# Default to UTF-8 in 8-bit TeX #24

Closed
opened this Issue Mar 25, 2018 · 17 comments

Projects
None yet
5 participants
Contributor

### davidcarlisle commented Mar 25, 2018

 Placeholder issue for updating LaTeX to default to \usepackage[utf8]{inputenc} processing.

### davidcarlisle added a commit that referenced this issue Mar 25, 2018

 update to default to UTF-8 see issue #24 
 4090b0b 
Contributor

### davidcarlisle commented Mar 25, 2018

 @aminophen If defaulting utf8 inputenc causes issues with *platex processing can you let us know, I did some basic sanity checks but it is possible I missed something.
Contributor

### aminophen commented Mar 25, 2018

 Thanks for information; ok, I’ll see it later

Closed

### davidcarlisle added a commit that referenced this issue Mar 25, 2018

 do not change the default encoding with mltex (issue #24) 
 fd8ef2a 
Contributor

### aminophen commented Mar 25, 2018

 I examined whether something incompatible happens or not, and found one: the following source compiles fine with latex + dvips + ps2pdf on current TeX Live (at least on macOS 10.11) \documentclass{article} \usepackage{graphicx} \begin{document} [\includegraphics{image-å.eps}] \end{document} but if I add \usepackage[utf8]{inputenc} then LaTeX Warning: File image-\IeC {\r a}.eps' not found on input line 5. ! Missing \endcsname inserted. \unhbox  The workaround is adding \usepackage[space]{grffile} \grffilesetup{ encoding, inputencoding=utf8, filenameencoding=utf8, } (Though I don't think anybody would have done like this, but just information)
Contributor

### davidcarlisle commented Mar 25, 2018

 @aminophen thanks for this comment. there were some plans to have a more extensive change that would also make utf8 filenames work (generally not just in graphics) work "out of the box" but we decided to be a bit more cautious here and "just" work as if inputenc had been used. Another way, without using grfffile (and would work with \input etc) would be to use \includegraphics{\detokenize{image-å}.eps} But maybe we can adjust things here (at the very least we should document this in the notes for this release) thanks for the example.

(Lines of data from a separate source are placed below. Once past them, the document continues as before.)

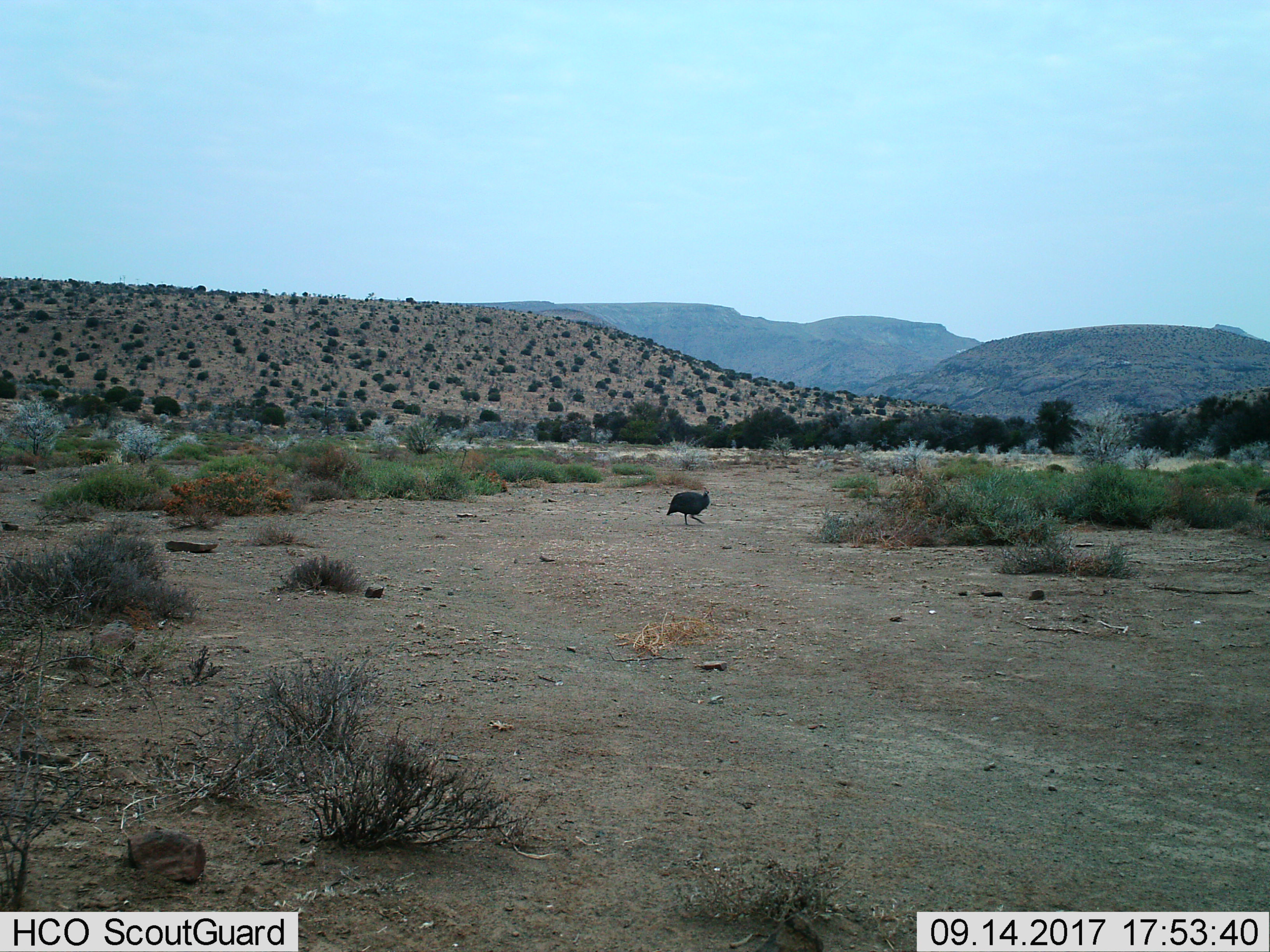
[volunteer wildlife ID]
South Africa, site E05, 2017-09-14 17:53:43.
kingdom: Animalia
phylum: Chordata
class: Aves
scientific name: Aves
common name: bird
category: birdother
Birdother (bird) (Aves), count 1. Behavior (volunteer vote fractions): standing 20%, resting 0%, moving 80%, interacting 0%. Young present (vote fraction): 0%. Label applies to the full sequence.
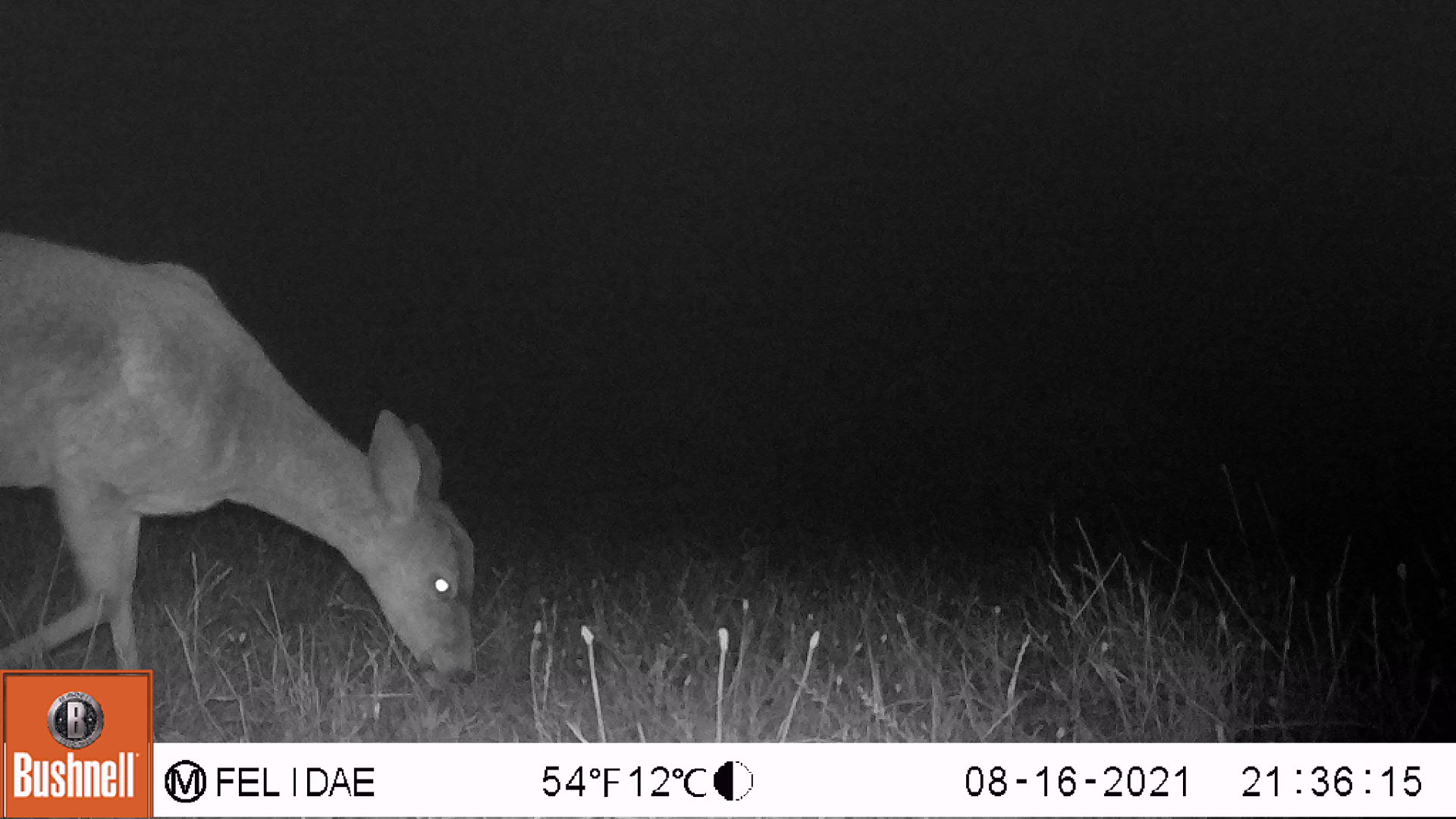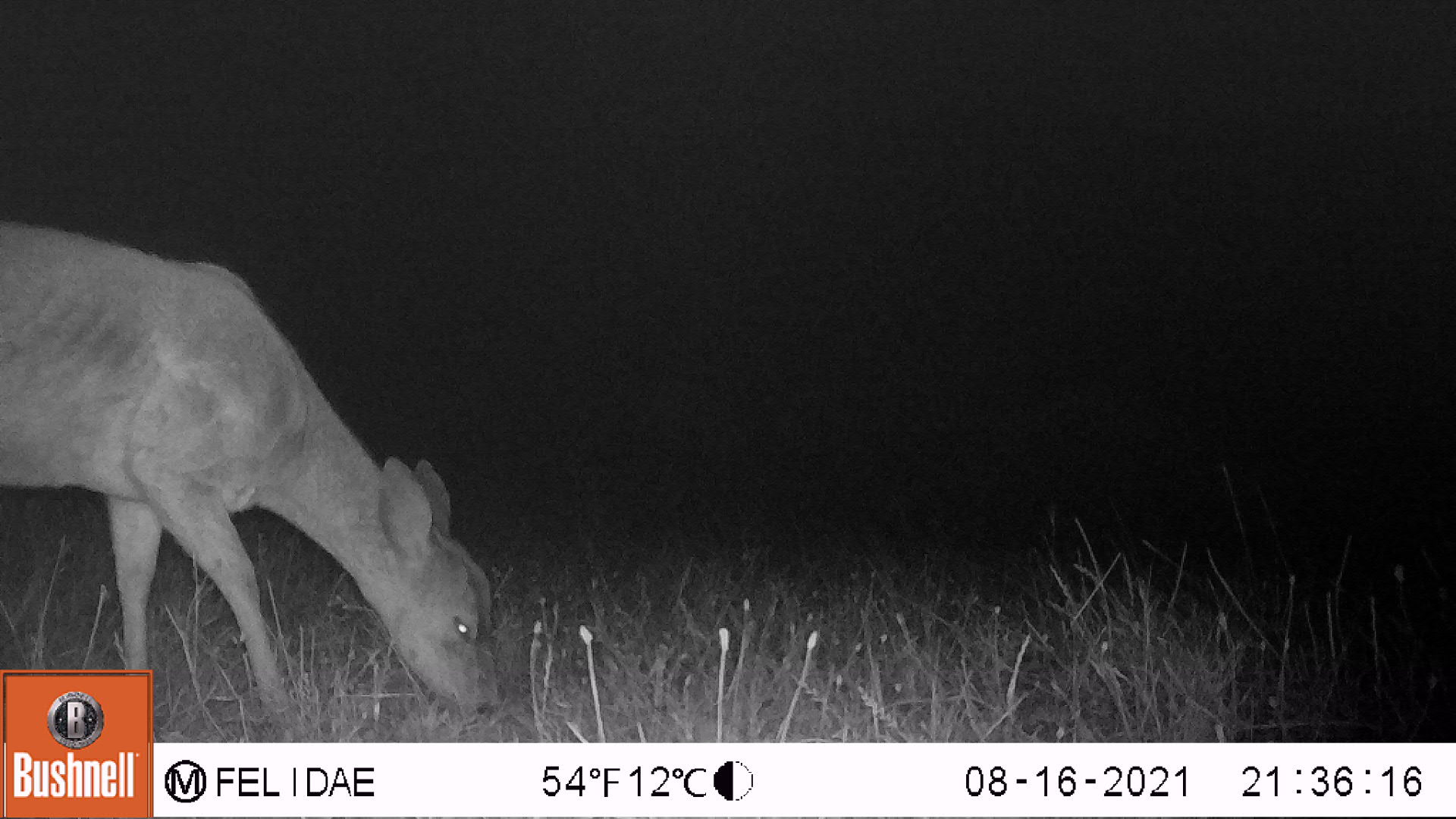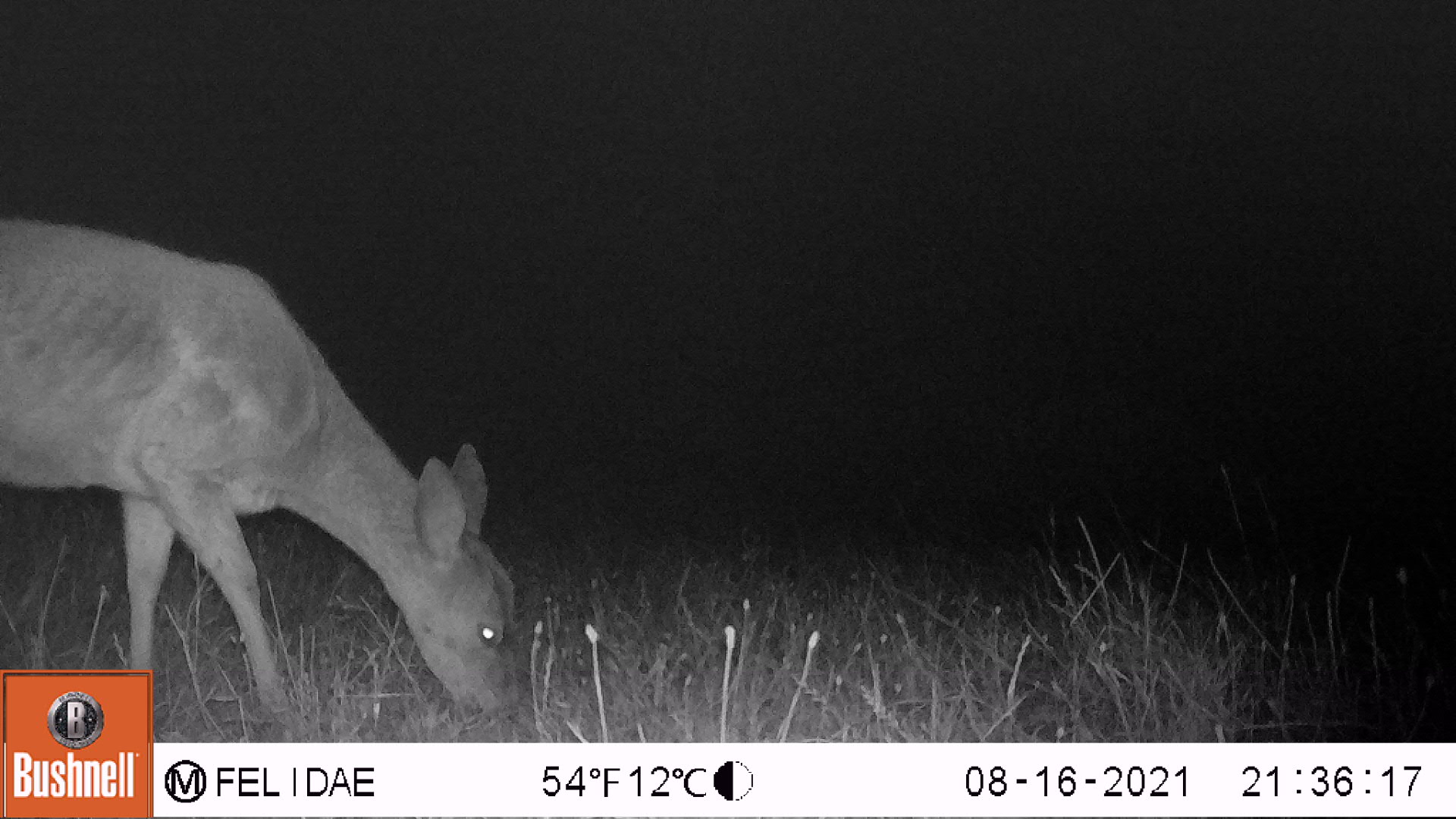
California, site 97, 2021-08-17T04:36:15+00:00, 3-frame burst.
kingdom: Animalia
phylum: Chordata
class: Mammalia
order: Artiodactyla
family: Cervidae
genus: Odocoileus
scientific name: Odocoileus hemionus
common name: mule deer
Mule deer (Odocoileus hemionus).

### davidcarlisle added a commit that referenced this issue Mar 25, 2018

 update test results for issue #24 
 0352e3e 
Contributor

### aminophen commented Mar 26, 2018

 Now we (Japanese) concluded that there would be no issue for “valid” input sources for platex and uplatex. In pTeX/upTeX, Latin characters and non-Latin (= CJK) characters are distinguished from each other (based on the \kcatcode value) during tokenization. It should mean that inputenc status does not affect CJK token processing. There might be a few users who need to make adjustments; those who have relied on the default will get an error (for example) with Shift_JIS half-width katakana characters. However, the raw input of such characters is no more “valid” than that of Latin-1, so we should ignore that.
Contributor

### davidcarlisle commented Mar 26, 2018

 Thank you for that, so that sounds good. … On 26 March 2018 at 13:45, Hironobu Yamashita ***@***.***> wrote: Now we (Japanese) concluded that there would be *no* issue for “valid” input sources for platex and uplatex. In pTeX/upTeX, Latin characters and non-Latin (= CJK) characters are distinguished from each other (based on the \kcatcode value) *during tokenization*. It should mean that inputenc status does not affect CJK token processing. There might be a few users who need to make adjustments; those who have relied on the default will get an error (for example) with Shift_JIS half-width *katakana* characters. However, the raw input of such characters is no more “valid” than that of Latin-1, so we should ignore that. — You are receiving this because you were assigned. Reply to this email directly, view it on GitHub <#24 (comment)>, or mute the thread .

Closed

Contributor

### aminophen commented Apr 6, 2018

 Slightly off-topic but let me ask a simple question: is it known to ucs.sty authors that utf8x.def (or, the package "ucs") is incompatible with the new UTF-8 LaTeX? There had been an old issue that ucs.sty and utf8.def cannot be mixed. It rarely happened before, but now it matters since utf8.def is already loaded by LaTeX. \documentclass{article} \usepackage[utf8x]{inputenc} \usepackage[LY1]{fontenc} \begin{document} La lingvo {\TeX} estas danĝera, ne alproksimiĝu! \end{document} This causes "Missing \begin{document}" error with new UTF-8 LaTeX. Both utf8.def and utf8x.def (or ucs.sty) provides a command \DeclareUnicodeCharacter, and the usage is incompatible (the utf8x.def one requires decimal charcode instead of hexadecimal). utf8.def redefines \DeclareFontEncoding to load a .dfu file, but utf8x.def does not handle that; this ends up reading wrong usage (in respect of utf8x.def) of \DeclareUnicodeCharacter.
Contributor

### FrankMittelbach commented Apr 6, 2018

 thanks @aminophen for the heads up. No, they aren't ware and we overlooked that case. I have added code to handle utf8x specially so the above should work now. Midterm they should change slightly (might be enough to use \UseRawInputEncoding in utf8x. We'll contact them.
Contributor

### aminophen commented Apr 6, 2018

 I have added code to handle utf8x specially so the above should work now. Confirmed, thank you very much. Midterm they should change slightly (might be enough to use \UseRawInputEncoding in utf8x. We'll contact them. Sounds good!
Contributor

### aminophen commented Apr 6, 2018

 Checked 7e5a425 and noticed that \RequirePackage[2017/04/15]{latexrelease} \documentclass{article} \usepackage[utf8x]{inputenc} causes "! Undefined control sequence." for \UseRawInputEncoding
Contributor

### FrankMittelbach commented Apr 6, 2018

 good catch :-(
Contributor

### aminophen commented Apr 6, 2018

 \DeclareOption{utf8x}{\ifdefined\UseRawInputEncoding \UseRawInputEncoding \fi \inputencoding{\CurrentOption}}  maybe?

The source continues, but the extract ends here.